In repeat dose toxicity studies, haematopoietic and lymphoid organ toxicity were observed including decreased peripheral blood cells and bone marrow hypocellularity; liver toxicity including elevated aminotransferases, hepatocellular necrosis and birefringent crystal deposition (dogs); and kidney toxicity including tubular basophilia and birefringent crystal deposition (male rats). These changes were noted at approximately 0.4 times, 0.4 times and 9 times the RHD based on AUC, respectively. The corresponding NOAELs were approximately 0.1 times, 0.1 times and 1.5 times the RHD based on AUC, respectively.

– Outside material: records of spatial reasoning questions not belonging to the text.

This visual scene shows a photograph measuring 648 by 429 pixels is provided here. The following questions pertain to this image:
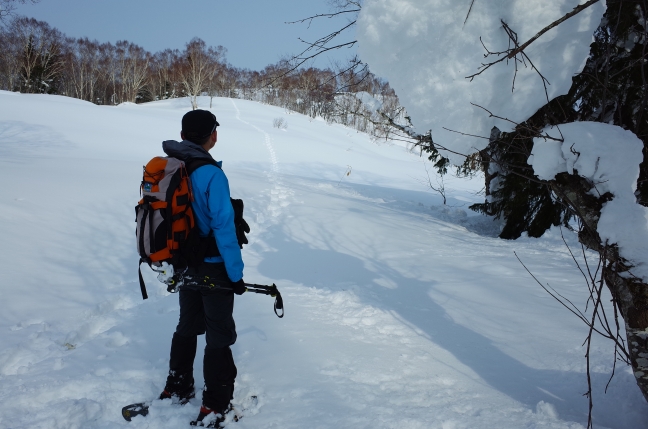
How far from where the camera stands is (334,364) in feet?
9.39

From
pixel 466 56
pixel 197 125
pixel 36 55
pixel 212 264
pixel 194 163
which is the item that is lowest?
pixel 212 264

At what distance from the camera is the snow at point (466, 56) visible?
247 cm

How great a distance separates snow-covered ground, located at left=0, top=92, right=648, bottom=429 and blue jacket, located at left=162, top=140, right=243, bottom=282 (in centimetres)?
97

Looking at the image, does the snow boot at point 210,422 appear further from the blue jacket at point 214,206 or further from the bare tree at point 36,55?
the bare tree at point 36,55

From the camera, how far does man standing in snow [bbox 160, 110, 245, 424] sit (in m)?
2.23

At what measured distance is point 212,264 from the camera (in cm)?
232

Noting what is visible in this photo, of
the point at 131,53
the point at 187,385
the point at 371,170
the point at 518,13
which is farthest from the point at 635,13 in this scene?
the point at 131,53

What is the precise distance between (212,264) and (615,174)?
2178 mm

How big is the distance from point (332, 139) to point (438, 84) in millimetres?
27602

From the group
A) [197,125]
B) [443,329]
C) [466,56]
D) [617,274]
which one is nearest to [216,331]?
[197,125]

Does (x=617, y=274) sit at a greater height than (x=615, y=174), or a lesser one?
lesser

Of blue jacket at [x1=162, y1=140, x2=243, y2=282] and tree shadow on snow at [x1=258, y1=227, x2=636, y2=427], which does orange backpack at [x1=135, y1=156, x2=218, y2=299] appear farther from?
tree shadow on snow at [x1=258, y1=227, x2=636, y2=427]

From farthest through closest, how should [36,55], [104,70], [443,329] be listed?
[104,70]
[36,55]
[443,329]

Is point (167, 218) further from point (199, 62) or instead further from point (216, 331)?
point (199, 62)
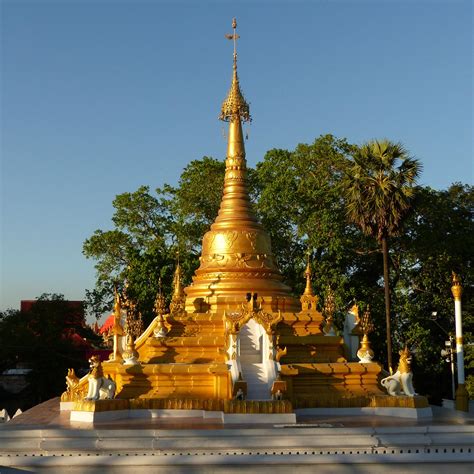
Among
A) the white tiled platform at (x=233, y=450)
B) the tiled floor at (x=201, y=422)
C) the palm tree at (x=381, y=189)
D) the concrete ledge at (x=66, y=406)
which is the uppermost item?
the palm tree at (x=381, y=189)

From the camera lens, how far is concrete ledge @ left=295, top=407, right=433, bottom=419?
17.4m

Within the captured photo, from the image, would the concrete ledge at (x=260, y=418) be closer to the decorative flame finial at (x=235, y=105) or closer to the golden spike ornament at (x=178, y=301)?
the golden spike ornament at (x=178, y=301)

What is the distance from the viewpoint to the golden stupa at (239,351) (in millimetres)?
17984

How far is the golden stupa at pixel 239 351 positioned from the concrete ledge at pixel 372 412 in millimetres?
162

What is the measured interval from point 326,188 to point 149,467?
26972 mm

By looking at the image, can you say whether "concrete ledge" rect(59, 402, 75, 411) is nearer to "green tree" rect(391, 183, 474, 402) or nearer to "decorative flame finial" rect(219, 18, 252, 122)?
"decorative flame finial" rect(219, 18, 252, 122)

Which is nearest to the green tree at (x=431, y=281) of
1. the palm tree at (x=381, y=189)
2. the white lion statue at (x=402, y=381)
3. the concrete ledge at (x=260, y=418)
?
the palm tree at (x=381, y=189)

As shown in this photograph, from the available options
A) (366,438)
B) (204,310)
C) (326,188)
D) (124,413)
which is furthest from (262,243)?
(326,188)

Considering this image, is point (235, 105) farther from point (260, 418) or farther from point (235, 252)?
point (260, 418)

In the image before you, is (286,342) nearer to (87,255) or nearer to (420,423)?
(420,423)

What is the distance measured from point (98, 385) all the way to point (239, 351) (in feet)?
14.2

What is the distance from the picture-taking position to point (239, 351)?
1891 centimetres

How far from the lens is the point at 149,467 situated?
42.8 ft

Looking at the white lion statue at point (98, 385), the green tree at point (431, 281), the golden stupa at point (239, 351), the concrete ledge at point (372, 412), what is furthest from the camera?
the green tree at point (431, 281)
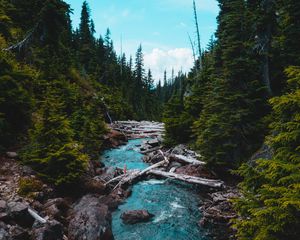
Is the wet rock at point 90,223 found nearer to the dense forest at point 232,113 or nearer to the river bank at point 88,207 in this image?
the river bank at point 88,207

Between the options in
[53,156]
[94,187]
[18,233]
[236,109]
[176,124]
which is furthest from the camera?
[176,124]

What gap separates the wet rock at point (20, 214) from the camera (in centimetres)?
973

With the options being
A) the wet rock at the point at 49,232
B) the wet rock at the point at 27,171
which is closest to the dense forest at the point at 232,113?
the wet rock at the point at 27,171

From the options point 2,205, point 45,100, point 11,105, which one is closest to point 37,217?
point 2,205

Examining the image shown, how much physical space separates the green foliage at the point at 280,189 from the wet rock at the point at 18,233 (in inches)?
270

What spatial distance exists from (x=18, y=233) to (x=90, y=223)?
255 cm

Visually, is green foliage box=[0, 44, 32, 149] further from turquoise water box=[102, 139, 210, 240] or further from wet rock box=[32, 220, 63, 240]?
turquoise water box=[102, 139, 210, 240]

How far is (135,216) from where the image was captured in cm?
1270

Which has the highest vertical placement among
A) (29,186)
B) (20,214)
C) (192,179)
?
(29,186)

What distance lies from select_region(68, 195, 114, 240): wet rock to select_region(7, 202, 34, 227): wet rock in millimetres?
1560

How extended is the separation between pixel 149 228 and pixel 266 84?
11.9m

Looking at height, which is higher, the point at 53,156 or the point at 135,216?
the point at 53,156

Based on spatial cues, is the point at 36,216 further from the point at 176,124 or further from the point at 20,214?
the point at 176,124

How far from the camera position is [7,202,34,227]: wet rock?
31.9 ft
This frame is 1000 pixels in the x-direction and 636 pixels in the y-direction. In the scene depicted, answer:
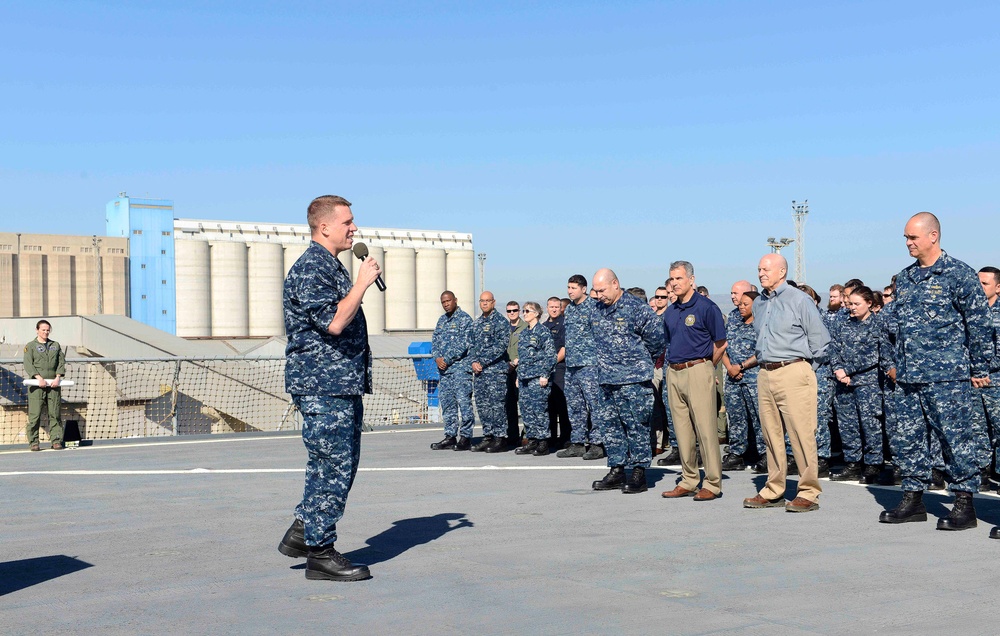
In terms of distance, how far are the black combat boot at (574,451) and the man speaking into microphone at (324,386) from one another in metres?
7.20

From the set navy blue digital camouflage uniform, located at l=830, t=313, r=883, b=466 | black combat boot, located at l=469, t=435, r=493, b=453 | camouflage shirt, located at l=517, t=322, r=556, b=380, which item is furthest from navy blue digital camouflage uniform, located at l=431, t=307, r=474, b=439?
navy blue digital camouflage uniform, located at l=830, t=313, r=883, b=466

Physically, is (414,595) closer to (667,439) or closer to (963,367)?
(963,367)

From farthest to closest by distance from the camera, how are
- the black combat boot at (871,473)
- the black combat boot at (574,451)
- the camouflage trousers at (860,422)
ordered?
the black combat boot at (574,451) < the camouflage trousers at (860,422) < the black combat boot at (871,473)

In vitro and animal safety pharmacology studies

In cardiovascular safety pharmacology studies conducted in cynomolgus monkeys, quizartinib resulted in QT prolongation at doses approximately 2 times the RHD of 53 mg/day based on Cmax. The NOAEL was approximately 0.4 times the RHD based on Cmax. Quizartinib primarily inhibited IKs with a maximum inhibition of 67.5% at 2.9 µM. The maximum inhibition of IKs by AC886 was 26.9% at 2.9 µM. Quizartinib and AC886 at 3 μM statistically significantly inhibited hERG currents by 16.4% and 12.0%, respectively. Neither quizartinib nor AC886 inhibited INa, INa-L and ICa-L at any concentration tested.